■ DO THIS
Reproduce every line of the records below word for word, leaving out the pictures.

BEGIN SUPPLIED RECORDS

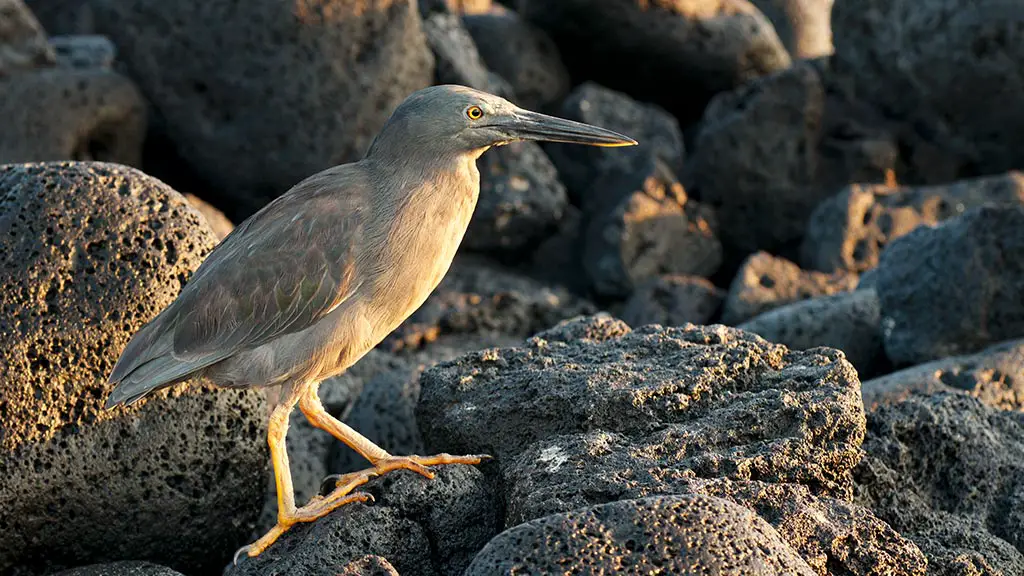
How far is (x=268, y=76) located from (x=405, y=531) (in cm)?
556

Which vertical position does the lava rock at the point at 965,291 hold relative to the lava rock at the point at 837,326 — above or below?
above

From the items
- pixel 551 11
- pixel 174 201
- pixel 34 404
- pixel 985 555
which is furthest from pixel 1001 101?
pixel 34 404

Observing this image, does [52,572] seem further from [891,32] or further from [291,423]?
[891,32]

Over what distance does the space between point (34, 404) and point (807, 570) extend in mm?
3234

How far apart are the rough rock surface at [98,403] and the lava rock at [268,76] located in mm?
3913

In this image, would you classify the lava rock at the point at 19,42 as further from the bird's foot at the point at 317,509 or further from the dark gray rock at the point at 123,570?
the bird's foot at the point at 317,509

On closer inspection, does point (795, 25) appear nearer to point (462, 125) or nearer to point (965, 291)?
point (965, 291)

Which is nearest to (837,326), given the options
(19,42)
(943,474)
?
(943,474)

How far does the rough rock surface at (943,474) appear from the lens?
4.98 m

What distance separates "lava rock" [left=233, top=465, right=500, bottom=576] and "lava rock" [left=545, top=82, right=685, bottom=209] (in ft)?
20.6

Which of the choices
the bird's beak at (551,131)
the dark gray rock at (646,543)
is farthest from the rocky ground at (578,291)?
the bird's beak at (551,131)

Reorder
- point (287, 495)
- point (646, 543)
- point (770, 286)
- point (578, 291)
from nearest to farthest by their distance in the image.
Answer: point (646, 543) < point (287, 495) < point (770, 286) < point (578, 291)

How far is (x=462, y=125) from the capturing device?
211 inches

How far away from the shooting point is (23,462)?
5312 mm
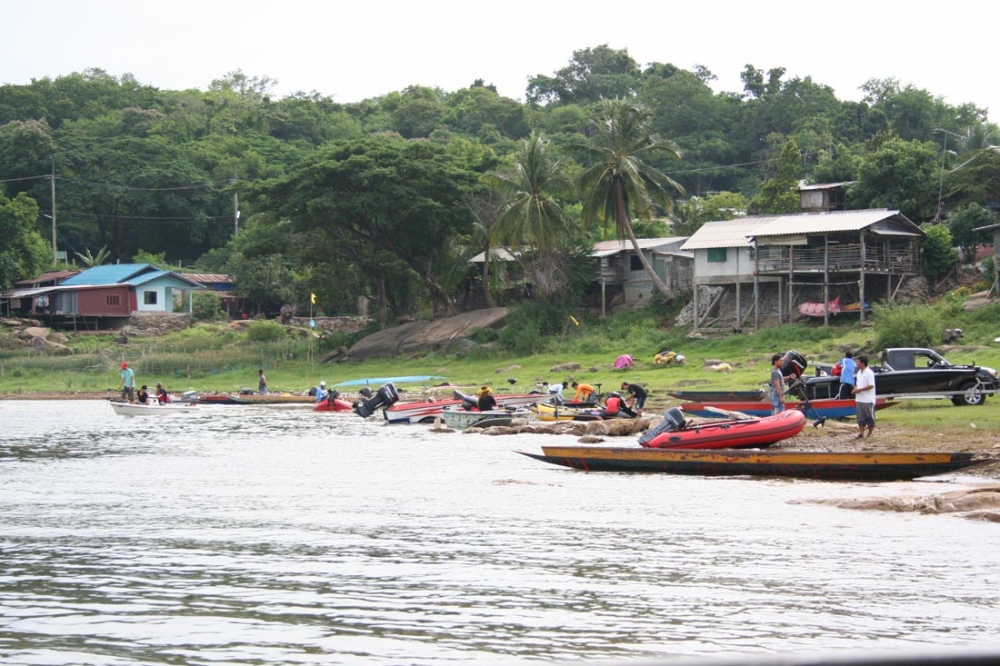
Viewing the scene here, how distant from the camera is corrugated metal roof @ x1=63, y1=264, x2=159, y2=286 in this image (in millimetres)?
73938

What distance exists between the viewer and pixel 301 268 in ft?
215

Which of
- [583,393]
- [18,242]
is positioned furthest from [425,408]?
[18,242]

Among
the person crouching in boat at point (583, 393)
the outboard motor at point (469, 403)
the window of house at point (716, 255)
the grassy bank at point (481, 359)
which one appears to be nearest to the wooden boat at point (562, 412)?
the person crouching in boat at point (583, 393)

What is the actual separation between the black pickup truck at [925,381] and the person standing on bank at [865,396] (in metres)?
4.50

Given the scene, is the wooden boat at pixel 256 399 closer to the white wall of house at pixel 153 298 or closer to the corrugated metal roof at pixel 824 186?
the corrugated metal roof at pixel 824 186

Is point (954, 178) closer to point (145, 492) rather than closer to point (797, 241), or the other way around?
point (797, 241)

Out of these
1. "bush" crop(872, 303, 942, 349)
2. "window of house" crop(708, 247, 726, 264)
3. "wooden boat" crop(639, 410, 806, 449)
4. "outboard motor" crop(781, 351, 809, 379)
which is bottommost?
"wooden boat" crop(639, 410, 806, 449)

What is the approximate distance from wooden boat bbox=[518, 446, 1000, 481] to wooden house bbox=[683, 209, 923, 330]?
27.7 m

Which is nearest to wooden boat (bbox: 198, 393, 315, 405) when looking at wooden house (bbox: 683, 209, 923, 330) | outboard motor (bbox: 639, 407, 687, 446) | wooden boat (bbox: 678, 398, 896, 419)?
wooden house (bbox: 683, 209, 923, 330)

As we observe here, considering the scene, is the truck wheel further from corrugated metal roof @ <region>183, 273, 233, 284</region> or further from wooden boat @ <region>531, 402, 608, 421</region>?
corrugated metal roof @ <region>183, 273, 233, 284</region>

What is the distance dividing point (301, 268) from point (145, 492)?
4453 centimetres

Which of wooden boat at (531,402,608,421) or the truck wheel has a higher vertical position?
the truck wheel

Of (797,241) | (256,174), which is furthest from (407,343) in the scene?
(256,174)

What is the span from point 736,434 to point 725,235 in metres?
33.3
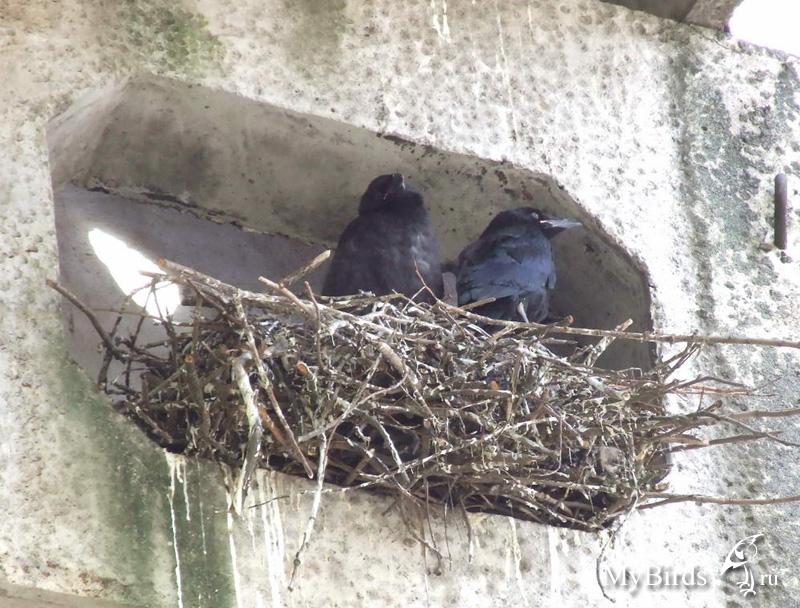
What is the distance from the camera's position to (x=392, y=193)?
5.09m

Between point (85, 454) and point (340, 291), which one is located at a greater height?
point (340, 291)

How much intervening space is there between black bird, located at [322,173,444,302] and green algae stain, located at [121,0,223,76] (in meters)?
0.73

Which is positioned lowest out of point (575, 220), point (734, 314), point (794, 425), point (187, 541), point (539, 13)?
point (187, 541)

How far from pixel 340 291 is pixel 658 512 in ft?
4.08

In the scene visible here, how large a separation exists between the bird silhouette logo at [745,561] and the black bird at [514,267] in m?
0.95

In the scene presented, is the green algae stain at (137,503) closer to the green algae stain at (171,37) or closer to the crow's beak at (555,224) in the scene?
the green algae stain at (171,37)

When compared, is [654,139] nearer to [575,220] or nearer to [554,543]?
[575,220]

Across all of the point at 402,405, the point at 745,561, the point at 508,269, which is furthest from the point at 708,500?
the point at 508,269

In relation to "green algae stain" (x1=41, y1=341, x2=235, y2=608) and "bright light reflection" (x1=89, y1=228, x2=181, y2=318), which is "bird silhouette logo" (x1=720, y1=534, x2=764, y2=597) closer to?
"green algae stain" (x1=41, y1=341, x2=235, y2=608)

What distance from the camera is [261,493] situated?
13.2ft

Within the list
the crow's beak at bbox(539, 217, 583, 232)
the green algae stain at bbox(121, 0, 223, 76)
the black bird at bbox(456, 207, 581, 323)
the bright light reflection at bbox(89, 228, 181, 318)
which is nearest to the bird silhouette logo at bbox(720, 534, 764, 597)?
the black bird at bbox(456, 207, 581, 323)

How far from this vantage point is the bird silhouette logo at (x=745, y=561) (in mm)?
4523

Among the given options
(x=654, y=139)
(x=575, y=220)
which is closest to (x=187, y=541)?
(x=575, y=220)

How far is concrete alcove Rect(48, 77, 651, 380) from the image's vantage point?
15.8ft
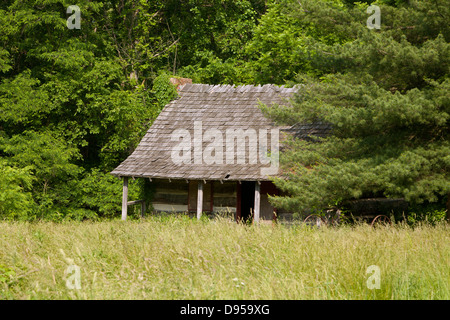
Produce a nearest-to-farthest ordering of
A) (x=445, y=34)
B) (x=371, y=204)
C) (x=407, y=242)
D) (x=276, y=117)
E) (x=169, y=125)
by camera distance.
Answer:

END SUPPLIED RECORDS

■ ANSWER TO THE TASK
How far is (x=268, y=76) located from (x=405, y=531) (in cm)?
556

Which vertical position does the lava rock at the point at 965,291 hold relative to the lava rock at the point at 837,326 — above or below?
above

From the items
- pixel 551 11
- pixel 174 201
- pixel 34 404
- pixel 985 555
which is furthest from pixel 1001 101?
pixel 34 404

Observing this image, does [52,572] seem further from [891,32] or further from [291,423]?
[891,32]

Over what distance does the space between point (34, 404) and point (807, 570) extend in mm?
3234

How far apart are the rough rock surface at [98,403] and the lava rock at [268,76] located in mm?
3913

In this image, would you classify the lava rock at the point at 19,42 as further from the bird's foot at the point at 317,509 or further from the dark gray rock at the point at 123,570?
the bird's foot at the point at 317,509

On closer inspection, does point (795, 25) appear nearer to point (462, 125) or nearer to point (965, 291)?
point (965, 291)

Which is nearest to (837,326), given the options
(19,42)
(943,474)
?
(943,474)

How far does the rough rock surface at (943,474) appear from the lens?
4.98 m

What distance separates "lava rock" [left=233, top=465, right=500, bottom=576] and "lava rock" [left=545, top=82, right=685, bottom=209] (in ft)?
20.6

Which of the choices
the bird's beak at (551,131)
the dark gray rock at (646,543)
is farthest from the rocky ground at (578,291)?
the bird's beak at (551,131)

Reorder
- point (287, 495)
- point (646, 543)
- point (770, 286)
- point (578, 291)
from nearest to farthest by their distance in the image.
Answer: point (646, 543) < point (287, 495) < point (770, 286) < point (578, 291)

How far is (x=462, y=125) from the capturing device?
211 inches

How far away from the shooting point is (23,462)?
5312 mm
Viewing the scene here, how distant from the camera is corrugated metal roof @ x1=63, y1=264, x2=159, y2=286 in this image (in millimetres)?
73938

What distance exists between the viewer and pixel 301 268 in ft?
215

Which of
- [583,393]
- [18,242]
is positioned furthest from [425,408]?
[18,242]

Among
the person crouching in boat at point (583, 393)
the outboard motor at point (469, 403)
the window of house at point (716, 255)
the grassy bank at point (481, 359)
which one appears to be nearest to the wooden boat at point (562, 412)?
the person crouching in boat at point (583, 393)

What is the actual separation between the black pickup truck at [925,381] and the person standing on bank at [865,396] (in metres)?
4.50

Given the scene, is the wooden boat at pixel 256 399 closer to the white wall of house at pixel 153 298 or closer to the corrugated metal roof at pixel 824 186?
the corrugated metal roof at pixel 824 186

Is point (954, 178) closer to point (145, 492) rather than closer to point (797, 241), or the other way around?
point (797, 241)

Out of these
1. "bush" crop(872, 303, 942, 349)
2. "window of house" crop(708, 247, 726, 264)
3. "wooden boat" crop(639, 410, 806, 449)
4. "outboard motor" crop(781, 351, 809, 379)
which is bottommost?
"wooden boat" crop(639, 410, 806, 449)

What is the approximate distance from wooden boat bbox=[518, 446, 1000, 481] to wooden house bbox=[683, 209, 923, 330]?
27.7 m

Which is nearest to wooden boat (bbox: 198, 393, 315, 405) when looking at wooden house (bbox: 683, 209, 923, 330) | outboard motor (bbox: 639, 407, 687, 446) | wooden boat (bbox: 678, 398, 896, 419)?
wooden house (bbox: 683, 209, 923, 330)

As we observe here, considering the scene, is the truck wheel further from corrugated metal roof @ <region>183, 273, 233, 284</region> or further from wooden boat @ <region>531, 402, 608, 421</region>?
corrugated metal roof @ <region>183, 273, 233, 284</region>

What is the distance dividing point (301, 268) from point (145, 492)?
4453 centimetres

Which of wooden boat at (531,402,608,421) or the truck wheel has a higher vertical position?
the truck wheel

Of (797,241) | (256,174), which is furthest from (407,343) in the scene?
(256,174)

What is the span from point 736,434 to point 725,235 in metres?
33.3
What is the distance from the camera's position to (x=392, y=193)?
5.09m

Between point (85, 454) and point (340, 291), which one is located at a greater height?
point (340, 291)

How much intervening space is there between black bird, located at [322,173,444,302] and green algae stain, located at [121,0,223,76] (in meters)?
0.73

Which is positioned lowest out of point (575, 220), point (734, 314), point (794, 425), point (187, 541), point (539, 13)?
point (187, 541)

How far from pixel 340 291 is pixel 658 512 in ft?
4.08

In the scene visible here, how large a separation exists between the bird silhouette logo at [745,561] and the black bird at [514,267] in m?
0.95

In the scene presented, is the green algae stain at (137,503) closer to the green algae stain at (171,37) or closer to the crow's beak at (555,224) in the scene?
the green algae stain at (171,37)

When compared, is [654,139] nearer to [575,220] or nearer to [554,543]?
[575,220]

Across all of the point at 402,405, the point at 745,561, the point at 508,269, which is furthest from the point at 708,500?
the point at 508,269

In relation to "green algae stain" (x1=41, y1=341, x2=235, y2=608) and "bright light reflection" (x1=89, y1=228, x2=181, y2=318), which is "bird silhouette logo" (x1=720, y1=534, x2=764, y2=597) closer to?
"green algae stain" (x1=41, y1=341, x2=235, y2=608)

What distance from the camera is [261,493] situated?
13.2ft

Within the list
the crow's beak at bbox(539, 217, 583, 232)
the green algae stain at bbox(121, 0, 223, 76)
the black bird at bbox(456, 207, 581, 323)
the bright light reflection at bbox(89, 228, 181, 318)
which is nearest to the bird silhouette logo at bbox(720, 534, 764, 597)?
the black bird at bbox(456, 207, 581, 323)

How far from this vantage point is the bird silhouette logo at (x=745, y=561) (in mm)?
4523

Among the given options
(x=654, y=139)
(x=575, y=220)
which is closest to (x=187, y=541)?
(x=575, y=220)

How far is concrete alcove Rect(48, 77, 651, 380) from the image's vantage point?
15.8ft
Produce a nearest-to-farthest ordering of
A) (x=445, y=34)
B) (x=371, y=204)
C) (x=407, y=242)
D) (x=276, y=117)
E) (x=169, y=125)
by camera distance.
Answer:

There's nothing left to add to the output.